Fossil remains for this Dinosaur have been found in Western United States

Diplodocus is a very famous giant Jurassic plant-eater. It was a huge, long-necked dinosaur, almost 100 feet long! In fact, it is the longest complete dinosaur skeleton ever discovered. Since its hind legs were longer than its front legs, this tells us that Diplodocus probably ate plants that were low to the ground. It was so big, however, that it could push trees over in order to get the leaves at the top down to the ground! It would probably stand on its hind legs to push, but it could not hold that pose for very long.

Philanthropist Andrew Carnegie had a lot to do with making dinosaurs popular and, in particular, the Diploducus. The team of scientists who discovered this huge creature was working for Carnegie when they made the discovery. Carnegie was so amazed at the size of the dinosaur that he had copies made and sent to 11 museums around the world. This helped make many millions of people aware of this great creature.

Diploducus is the namesake of the Diplodocid family - long neck, pillar like legs, long tapering tail and enormous size. It had, like the other family members, peg-like teeth in an elongated head that seemed very small for such a large creature. There is much speculation about how much these creatures needed to eat and how such a small head could ingest enough food to fuel such a large body. Some scientists have stated that these huge, small-headed creatures would have needed to eat every waking moment in order to provide enough food to keep such a large body alive.

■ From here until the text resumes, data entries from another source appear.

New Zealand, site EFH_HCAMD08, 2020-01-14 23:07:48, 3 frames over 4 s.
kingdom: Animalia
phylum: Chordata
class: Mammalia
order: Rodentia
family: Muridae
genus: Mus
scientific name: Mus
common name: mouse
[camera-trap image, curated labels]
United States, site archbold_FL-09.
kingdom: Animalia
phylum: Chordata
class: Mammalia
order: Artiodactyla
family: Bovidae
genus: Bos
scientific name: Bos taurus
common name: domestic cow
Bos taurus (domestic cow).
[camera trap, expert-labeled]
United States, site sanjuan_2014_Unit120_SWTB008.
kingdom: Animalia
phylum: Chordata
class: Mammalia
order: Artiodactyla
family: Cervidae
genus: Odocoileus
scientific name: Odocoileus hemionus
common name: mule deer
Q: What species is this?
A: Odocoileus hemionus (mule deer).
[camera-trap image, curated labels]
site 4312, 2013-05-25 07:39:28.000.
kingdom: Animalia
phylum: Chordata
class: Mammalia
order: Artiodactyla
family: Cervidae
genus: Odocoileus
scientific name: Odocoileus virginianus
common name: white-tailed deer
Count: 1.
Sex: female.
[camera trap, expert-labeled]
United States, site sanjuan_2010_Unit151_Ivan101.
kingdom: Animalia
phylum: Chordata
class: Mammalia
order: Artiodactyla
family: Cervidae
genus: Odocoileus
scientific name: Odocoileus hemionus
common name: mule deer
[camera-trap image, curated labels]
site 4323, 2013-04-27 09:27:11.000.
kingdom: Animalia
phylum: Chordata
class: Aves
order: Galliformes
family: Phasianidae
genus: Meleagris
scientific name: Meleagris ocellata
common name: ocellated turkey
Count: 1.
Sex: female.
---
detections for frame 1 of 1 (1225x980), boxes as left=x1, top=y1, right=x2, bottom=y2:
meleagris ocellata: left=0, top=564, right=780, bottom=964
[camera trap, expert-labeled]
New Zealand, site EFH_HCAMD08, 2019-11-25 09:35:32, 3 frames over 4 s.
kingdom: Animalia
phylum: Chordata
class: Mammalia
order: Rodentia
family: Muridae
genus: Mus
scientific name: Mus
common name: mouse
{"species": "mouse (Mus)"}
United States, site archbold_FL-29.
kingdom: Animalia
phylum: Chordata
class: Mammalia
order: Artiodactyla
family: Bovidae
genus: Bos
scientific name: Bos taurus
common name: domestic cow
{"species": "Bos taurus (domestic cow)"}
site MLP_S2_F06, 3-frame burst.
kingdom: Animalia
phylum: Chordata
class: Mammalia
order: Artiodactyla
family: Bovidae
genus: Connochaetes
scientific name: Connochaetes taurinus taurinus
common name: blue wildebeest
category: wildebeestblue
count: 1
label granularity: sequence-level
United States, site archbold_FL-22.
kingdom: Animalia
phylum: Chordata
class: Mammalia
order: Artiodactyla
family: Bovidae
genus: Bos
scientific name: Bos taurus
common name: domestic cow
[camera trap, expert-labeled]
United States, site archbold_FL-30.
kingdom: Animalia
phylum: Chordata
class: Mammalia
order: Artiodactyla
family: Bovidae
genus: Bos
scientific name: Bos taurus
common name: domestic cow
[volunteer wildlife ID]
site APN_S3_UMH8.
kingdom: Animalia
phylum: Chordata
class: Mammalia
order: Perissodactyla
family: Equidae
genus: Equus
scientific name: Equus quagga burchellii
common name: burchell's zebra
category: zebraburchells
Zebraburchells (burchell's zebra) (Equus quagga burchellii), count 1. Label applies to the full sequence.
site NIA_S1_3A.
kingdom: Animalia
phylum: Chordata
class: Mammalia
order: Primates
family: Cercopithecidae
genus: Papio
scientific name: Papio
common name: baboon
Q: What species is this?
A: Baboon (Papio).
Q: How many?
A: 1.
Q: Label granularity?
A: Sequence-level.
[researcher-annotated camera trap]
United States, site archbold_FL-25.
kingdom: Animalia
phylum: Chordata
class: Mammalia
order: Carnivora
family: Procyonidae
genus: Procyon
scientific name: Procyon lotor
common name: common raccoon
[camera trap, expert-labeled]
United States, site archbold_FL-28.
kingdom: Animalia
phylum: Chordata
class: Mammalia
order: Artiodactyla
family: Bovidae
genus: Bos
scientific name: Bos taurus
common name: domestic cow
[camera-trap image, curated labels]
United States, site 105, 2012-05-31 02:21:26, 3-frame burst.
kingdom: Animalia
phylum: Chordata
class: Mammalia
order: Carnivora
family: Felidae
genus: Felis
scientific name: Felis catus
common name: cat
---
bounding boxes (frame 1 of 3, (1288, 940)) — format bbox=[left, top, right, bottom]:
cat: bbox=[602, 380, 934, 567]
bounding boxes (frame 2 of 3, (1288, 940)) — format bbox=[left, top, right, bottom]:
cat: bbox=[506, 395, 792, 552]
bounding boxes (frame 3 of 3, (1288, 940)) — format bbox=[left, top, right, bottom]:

Like many other large sauropods, Diploducus probably swallowed stones which it kept in a gizzard similar to that found in a chicken to facilitate digesting food. The tough plant fibers would spend time in the gizzard stewing and being ground up by the stones. There is some speculation about the use of the very long tail of Diploducus and other members of its family. If it was used as a weapon, it would be very deadly. Because of its length, the speed at the tip, if swung forcefully, would have been very high, possibly faster than the speed of sound.